── EXTRAIT DU DOCUMENT

Des voix off de travailleurs des chantiers navals de Viana do Castelo racontent leurs souvenirs heureux des jours de plein emploi. Parallèlement, depuis un bateau sur la mer, sont filmés dans un long travelling, les quais où d'immenses grues n'ont plus d'activité. C'est jour de pluie et une équipe de télévision commente la manifestation des ouvriers qui sont sur le point d’être licenciés.
Les travaux du réalisateur, des constructeurs navals et de l’exterminateur de guêpes
Miguel Gomes, le réalisateur, s'interroge sur son choix de filmer parallèlement à cette situation sociale difficile, le travail d'un exterminateur de guêpes asiatiques. Celles-ci détruisent les ruches des abeilles des apiculteurs locaux. Alors que manifestations de jour et destructions de nids de guêpes par les flammes la nuit se succèdent, Miguel Gomes n'y tient plus. Il fuit dans les rues de Viana do Castelo, poursuivi par l’équipe technique : "Faire ce film est l’idée la plus stupide de ma vie ! Comment peut-on faire un film d’intervention sociale quand on veut filmer des histoires merveilleuses ? Comment filmer des fables intemporelles quand on est engagé avec le présent ?" Rattrapé par l'équipe technique, il est enterré dans le sable sur la plage avec son preneur de son et sa chef opératrice. Demandant la dernière cigarette du condamné, Miguel Gomes demande que l'on sursoie à son exécution tant qu'il sera capable de raconter des histoires
L’île des jeunes vierges de Bagdad
Miguel Gomes est donc dans une situation semblable à celle de Schéhérazade dans les Mille et une nuits. Le générique qui s'affiche alors sur l'image d'une Shéhérazade moderne, radieuse, précise bien que le film n'est pas une adaptation du livre des milles et une nuits mais s'inspire seulement de le structure de son récit pour parler des problèmes contemporains du Portugal intervenus entre juillet 2013 et aout 2014. Durant cette période, le Portugal a été l'otage d'un programme d'austérité imposé par la Troika à un gouvernement manifestement sourd à la justice sociale. La grande majorité des Portugais se sont en effet apauvris durant cette période.

────
── DONNÉES DU CORPUS

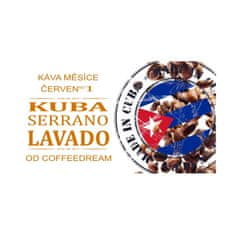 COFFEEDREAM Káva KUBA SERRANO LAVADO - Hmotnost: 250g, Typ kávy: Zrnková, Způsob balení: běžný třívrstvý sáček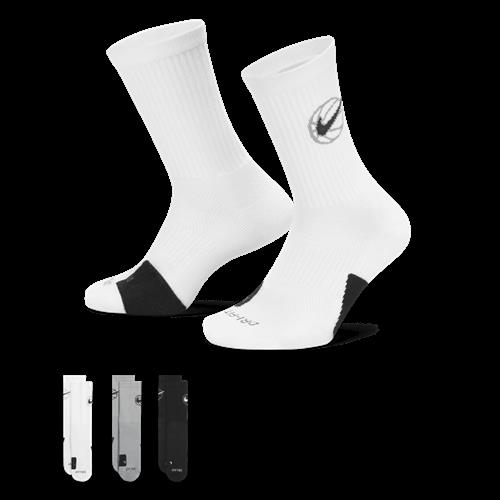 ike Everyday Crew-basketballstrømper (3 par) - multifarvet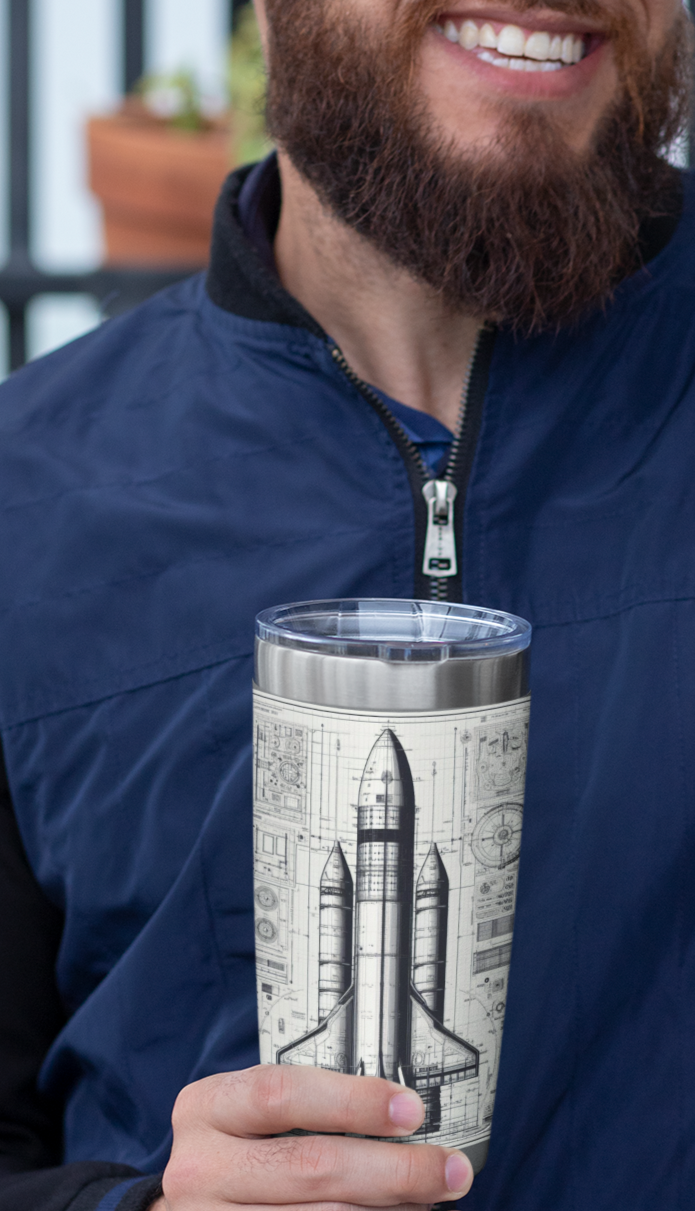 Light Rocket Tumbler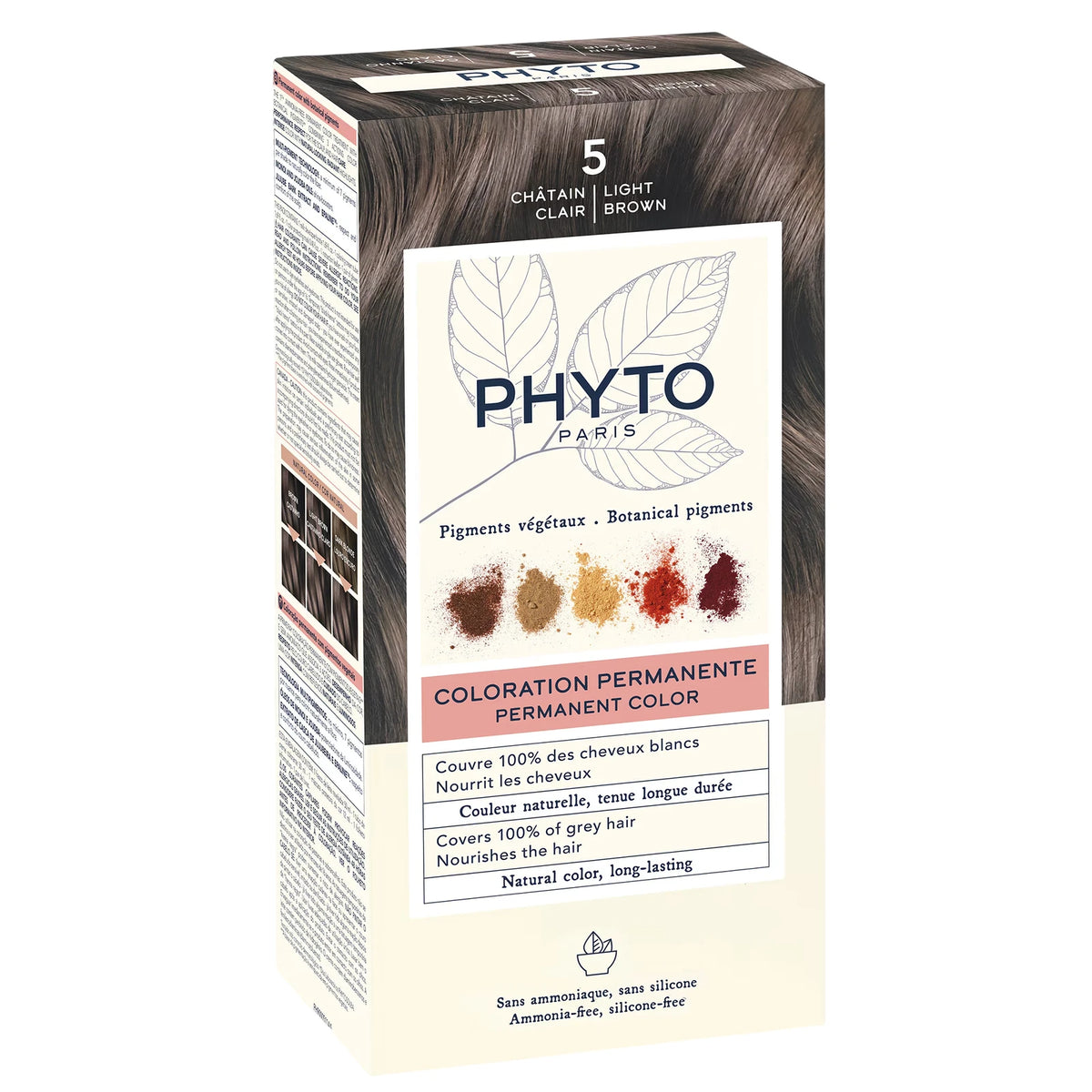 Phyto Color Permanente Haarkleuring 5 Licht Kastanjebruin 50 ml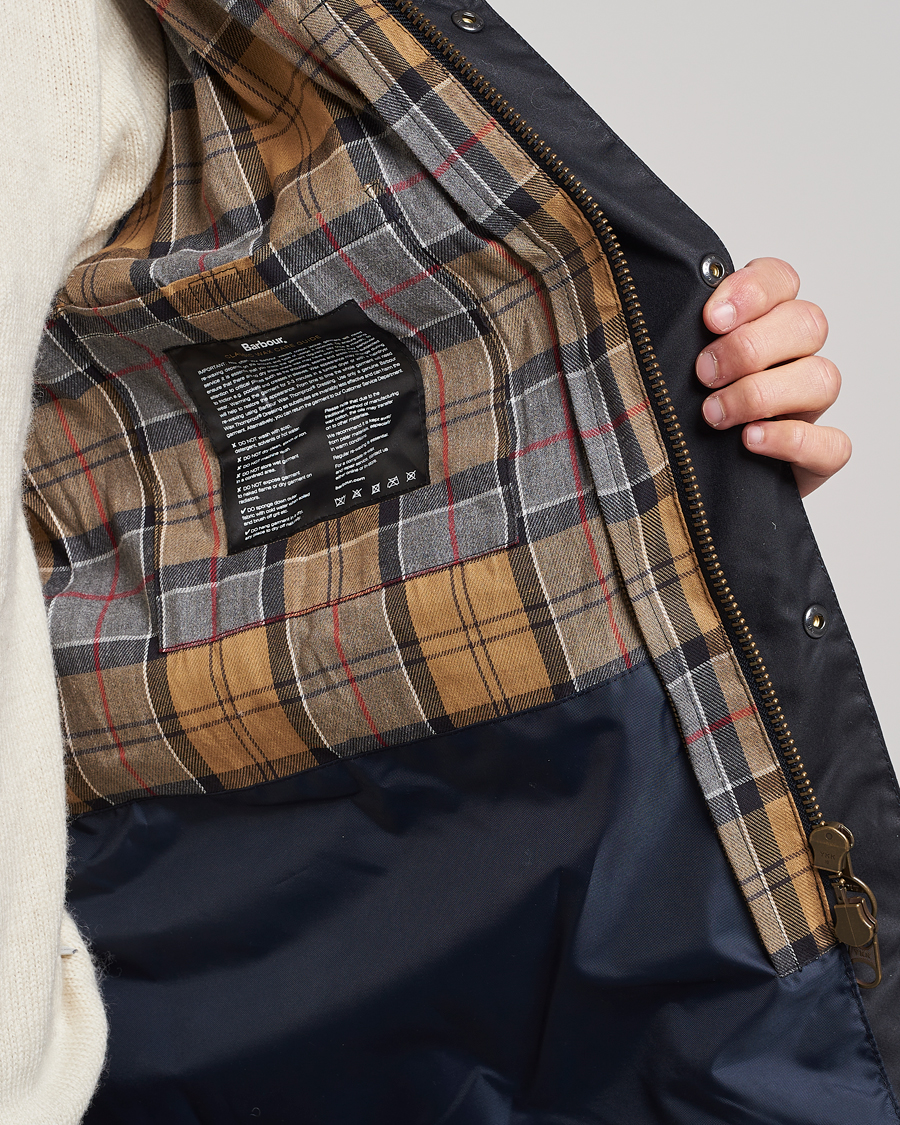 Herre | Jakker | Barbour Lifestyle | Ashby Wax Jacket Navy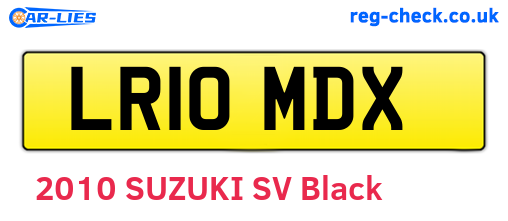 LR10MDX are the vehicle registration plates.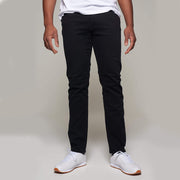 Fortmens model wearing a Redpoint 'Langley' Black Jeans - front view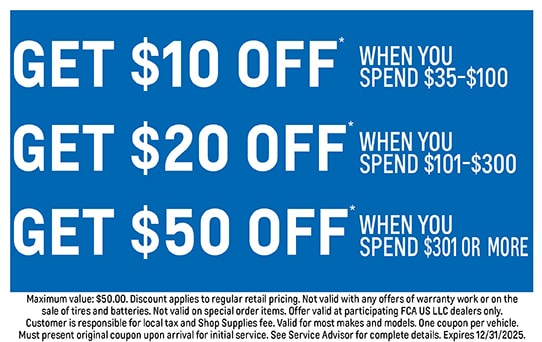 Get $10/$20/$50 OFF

────

TRAVAIL À FAIRE —
A. D'après le texte sur le film de Miguel Gomes, qui a imposé le programme d'austérité au gouvernement portugais ?
B. Citez le passage du texte sur le film de Miguel Gomes qui va de « Des voix off » jusqu'à « point d’être licenciés. ».

CORRIGÉ DE L'EXERCICE —
A. La Troika.

B.
Des voix off de travailleurs des chantiers navals de Viana do Castelo racontent leurs souvenirs heureux des jours de plein emploi. Parallèlement, depuis un bateau sur la mer, sont filmés dans un long travelling, les quais où d'immenses grues n'ont plus d'activité. C'est jour de pluie et une équipe de télévision commente la manifestation des ouvriers qui sont sur le point d’être licenciés.